Après deux étapes vallonnées pour passer des Vosges aux Alpes, la grande bataille des leaders doit reprendre dès demain avec l’étape qui mènera le peloton vers Chamrousse. On espère beaucoup de choses, mais surtout, que ça bouge, pour rester sur la première partie de Tour passionnante que l’on vient de vivre.

Le parcours du Tour devait nous empêcher de nous ennuyer : c’est jusqu’à maintenant une grande réussite. Dès les étapes anglaises, Nibali a sorti les dents pour se parer de jaune, avant que l’étape des pavés trois jours plus tard ne nous offre un très grand chambardement au classement général, puis que les Vosges ne fassent encore un peu plus de tri dans le top 10. Ce massif, justement, habituellement secondaire et mis à l’honneur pour cette 101e édition, a rempli son rôle à merveille. L’étape de la Planche des Belles Filles nous a tenu en haleine jusqu’au bout, s’ajoutant à la prise de pouvoir d’un Français au général à Mulhouse en la personne de Tony Gallopin, ensuite vainqueur à Oyonnax au terme d’une journée qui, peut-être pour la première fois cet été, n’aura pas été aussi intéressante que le laissait imaginer son profil. Qu’importe, les douze étapes vécues depuis le grand départ de Leeds nous ont offert un spectacle incommensurable par rapport aux éditions précédentes. Et on a vraiment envie que cela continue.

Même si les deux principaux favoris, Chris Froome et Alberto Contador, ont quitté le peloton en chemin, réduisant considérablement le suspense autour du futur vainqueur de la Grande Boucle, le spectacle peut encore être au rendez-vous. Surtout pour nous, parce que les Français sont là pour nous faire vibrer comme rarement. Le podium est si près qu’on croirait rêver éveillés. Mais Bardet, Pinot et Péraud ont vraiment les capacités pour le faire, chose que l’on attend depuis Richard Virenque en 1997. Il est alors facile de comprendre l’engouement tricolore autour de dix jours à venir qui s’annoncent riches en émotion. De Chamrousse à Hautacam en passant par Risoul et le Pla d’Adet, les grandes étapes et les arrivées en altitude ne vont pas manquer. Et chaque jour, à n’en pas douter, il y aura des tricolores pour titiller les cadors du peloton.

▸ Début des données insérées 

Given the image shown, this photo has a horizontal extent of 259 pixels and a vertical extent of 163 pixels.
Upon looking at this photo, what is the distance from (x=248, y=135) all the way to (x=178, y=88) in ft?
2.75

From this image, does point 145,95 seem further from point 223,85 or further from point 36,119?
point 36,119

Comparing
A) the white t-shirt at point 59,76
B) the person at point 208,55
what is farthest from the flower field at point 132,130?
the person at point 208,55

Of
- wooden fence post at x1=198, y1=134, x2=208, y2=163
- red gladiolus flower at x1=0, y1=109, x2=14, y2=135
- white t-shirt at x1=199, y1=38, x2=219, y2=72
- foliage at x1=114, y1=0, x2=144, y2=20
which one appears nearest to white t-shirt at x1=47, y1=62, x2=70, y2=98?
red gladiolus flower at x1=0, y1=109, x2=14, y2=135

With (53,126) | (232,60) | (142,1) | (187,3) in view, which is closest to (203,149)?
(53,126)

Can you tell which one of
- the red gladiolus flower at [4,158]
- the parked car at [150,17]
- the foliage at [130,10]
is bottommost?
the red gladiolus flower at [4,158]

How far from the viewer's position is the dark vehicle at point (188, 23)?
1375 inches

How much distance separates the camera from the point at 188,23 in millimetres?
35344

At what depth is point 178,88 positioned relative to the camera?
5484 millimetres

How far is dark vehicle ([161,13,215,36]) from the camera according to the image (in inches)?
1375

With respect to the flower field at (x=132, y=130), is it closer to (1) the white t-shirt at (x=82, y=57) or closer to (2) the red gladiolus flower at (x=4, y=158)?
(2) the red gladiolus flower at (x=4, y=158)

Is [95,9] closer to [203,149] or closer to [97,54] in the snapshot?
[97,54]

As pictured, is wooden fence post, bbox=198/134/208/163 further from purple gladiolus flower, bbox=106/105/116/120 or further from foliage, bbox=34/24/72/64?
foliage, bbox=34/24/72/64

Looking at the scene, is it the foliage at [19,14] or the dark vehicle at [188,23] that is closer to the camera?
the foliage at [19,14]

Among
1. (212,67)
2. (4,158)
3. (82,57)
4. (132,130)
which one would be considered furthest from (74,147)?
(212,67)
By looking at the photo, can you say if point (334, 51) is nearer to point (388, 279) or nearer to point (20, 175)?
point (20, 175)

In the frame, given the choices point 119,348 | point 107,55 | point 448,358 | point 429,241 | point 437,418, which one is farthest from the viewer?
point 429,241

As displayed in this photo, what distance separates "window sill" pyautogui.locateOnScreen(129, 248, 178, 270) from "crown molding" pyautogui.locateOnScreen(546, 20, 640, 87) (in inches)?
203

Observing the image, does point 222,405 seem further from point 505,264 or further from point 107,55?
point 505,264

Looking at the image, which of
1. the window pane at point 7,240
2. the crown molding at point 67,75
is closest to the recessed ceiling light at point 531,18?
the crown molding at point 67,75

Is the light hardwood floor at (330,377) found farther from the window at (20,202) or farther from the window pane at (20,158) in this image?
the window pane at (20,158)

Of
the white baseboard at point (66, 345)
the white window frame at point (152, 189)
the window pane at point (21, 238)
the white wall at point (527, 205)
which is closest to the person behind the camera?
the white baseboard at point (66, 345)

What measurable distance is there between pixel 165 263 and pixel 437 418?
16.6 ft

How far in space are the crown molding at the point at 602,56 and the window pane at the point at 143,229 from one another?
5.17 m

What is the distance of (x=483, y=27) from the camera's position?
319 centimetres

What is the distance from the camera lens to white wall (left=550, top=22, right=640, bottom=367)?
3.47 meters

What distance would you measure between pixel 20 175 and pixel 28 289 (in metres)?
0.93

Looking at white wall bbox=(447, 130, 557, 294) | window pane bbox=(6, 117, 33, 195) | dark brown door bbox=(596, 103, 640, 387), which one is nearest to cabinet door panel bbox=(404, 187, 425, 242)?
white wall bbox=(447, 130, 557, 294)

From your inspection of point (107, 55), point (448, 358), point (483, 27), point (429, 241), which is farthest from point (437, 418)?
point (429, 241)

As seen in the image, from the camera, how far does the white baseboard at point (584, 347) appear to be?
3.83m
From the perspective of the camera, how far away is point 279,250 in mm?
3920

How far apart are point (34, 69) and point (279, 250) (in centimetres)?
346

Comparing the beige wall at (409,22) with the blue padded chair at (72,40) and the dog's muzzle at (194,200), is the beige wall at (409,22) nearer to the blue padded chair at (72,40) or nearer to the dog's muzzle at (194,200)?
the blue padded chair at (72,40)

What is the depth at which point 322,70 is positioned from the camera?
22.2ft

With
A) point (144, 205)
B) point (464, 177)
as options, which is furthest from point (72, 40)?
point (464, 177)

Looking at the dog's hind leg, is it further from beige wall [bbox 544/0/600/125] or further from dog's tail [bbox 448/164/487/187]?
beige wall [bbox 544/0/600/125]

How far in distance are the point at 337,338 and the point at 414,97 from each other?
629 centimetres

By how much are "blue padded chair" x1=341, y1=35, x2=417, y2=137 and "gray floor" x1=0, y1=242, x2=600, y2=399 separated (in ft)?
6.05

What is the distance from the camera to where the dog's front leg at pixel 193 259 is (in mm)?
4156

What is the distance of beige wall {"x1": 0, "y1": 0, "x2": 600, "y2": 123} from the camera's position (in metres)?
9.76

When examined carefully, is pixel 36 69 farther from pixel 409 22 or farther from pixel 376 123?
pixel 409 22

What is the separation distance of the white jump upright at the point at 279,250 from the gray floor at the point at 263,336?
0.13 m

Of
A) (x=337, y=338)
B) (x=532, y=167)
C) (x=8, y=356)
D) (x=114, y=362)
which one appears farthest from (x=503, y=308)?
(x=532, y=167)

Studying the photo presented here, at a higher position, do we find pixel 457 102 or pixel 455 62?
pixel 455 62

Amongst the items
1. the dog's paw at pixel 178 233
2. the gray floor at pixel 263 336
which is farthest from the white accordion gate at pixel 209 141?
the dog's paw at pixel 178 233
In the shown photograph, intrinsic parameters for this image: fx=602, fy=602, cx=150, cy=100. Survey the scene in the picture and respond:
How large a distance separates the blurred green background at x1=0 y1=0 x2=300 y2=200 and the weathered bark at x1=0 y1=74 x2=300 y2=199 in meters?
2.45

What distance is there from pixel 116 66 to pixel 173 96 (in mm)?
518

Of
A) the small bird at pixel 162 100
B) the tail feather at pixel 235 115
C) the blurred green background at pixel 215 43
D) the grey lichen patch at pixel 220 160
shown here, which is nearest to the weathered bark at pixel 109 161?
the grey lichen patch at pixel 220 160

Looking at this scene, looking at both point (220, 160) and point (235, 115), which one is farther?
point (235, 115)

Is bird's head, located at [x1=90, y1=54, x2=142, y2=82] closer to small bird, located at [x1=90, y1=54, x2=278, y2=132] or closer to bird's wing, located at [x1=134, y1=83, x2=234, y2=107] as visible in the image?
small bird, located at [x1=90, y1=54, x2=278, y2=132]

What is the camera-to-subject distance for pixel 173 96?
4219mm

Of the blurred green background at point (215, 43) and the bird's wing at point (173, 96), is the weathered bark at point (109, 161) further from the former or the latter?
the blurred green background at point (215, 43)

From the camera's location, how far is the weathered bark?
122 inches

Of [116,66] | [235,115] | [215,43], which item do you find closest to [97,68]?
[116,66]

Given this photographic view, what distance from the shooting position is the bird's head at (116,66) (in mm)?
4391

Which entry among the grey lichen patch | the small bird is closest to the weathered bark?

De ce fait, même sans les deux maîtres annoncés dans les cols, le public aura de quoi vibrer. Ca fait du bien, vraiment.

Car en effet, après deux éditions plutôt ternes, où les Sky ont cadenassé la course, lorsqu’il le fallait du départ fictif jusqu’au sommet de l’ultime col, il nous tardait de voir un peu de mouvement. De voir une sélection par l’avant, comme l’a fait Nibali dans la Planche des Belles Filles, et des coureurs lever le cul de leurs selles, comme Pinot qui ne voulait pas laisser partir l’Italien trop loin. De voir aussi des garçons qui croient en leurs qualités, qui n’ont pas peur d’aller chercher un maillot jaune ou une victoire d’étape, à l’instar de Gallopin et Kadri. Et en plus ils sont Français, de quoi démultiplier notre joie. Car il faut le dire, le Français, s’il a tendance à rapidement critiquer ses champions, sait aussi apprécier chaque victoire. Alors bien sûr, on ne peut pas se réjouir des abandons de Froome et Contador, parce que ce sont d’énormes champions et qu’on attendait quand même avec impatience leur duel annoncé en montagne. Mais si cela permet de décomplexer le reste du peloton, de Nibali à notre trio tricolore, on ne va pas s’en plaindre plus que ça.

Ces dernières années – ou plutôt depuis 2011 et l’épopée de Thomas Voeckler -, le public ne se sentait pas transcendé par le Tour et ses protagonistes. Wiggins et Froome n’ont pas enchanté, par manque de panache voire d’humanité dans leur façon de l’emporter. Mais nous sommes prêts à prendre les paris : le Vincenzo Nibali de 2014, sans doute futur maillot jaune sur les Champs-Elysées, mais aussi tous les autres, sauront s’attirer la sympathie des observateurs les plus aguerris comme des novices. Parce qu’ils nous rappellent que le vélo n’est pas forcément prévisible. Que le maillot jaune peut passer les pavés mieux que le dernier vainqueur de Paris-Roubaix, que les Français ont les moyens de gagner des étapes à la pédale, et peut-être même de monter sur la boîte à Paris. Et on aime ça. On en redemande même. Alors messieurs, il vous reste dix jours. Et dès demain, il ne sera pas question de chômer.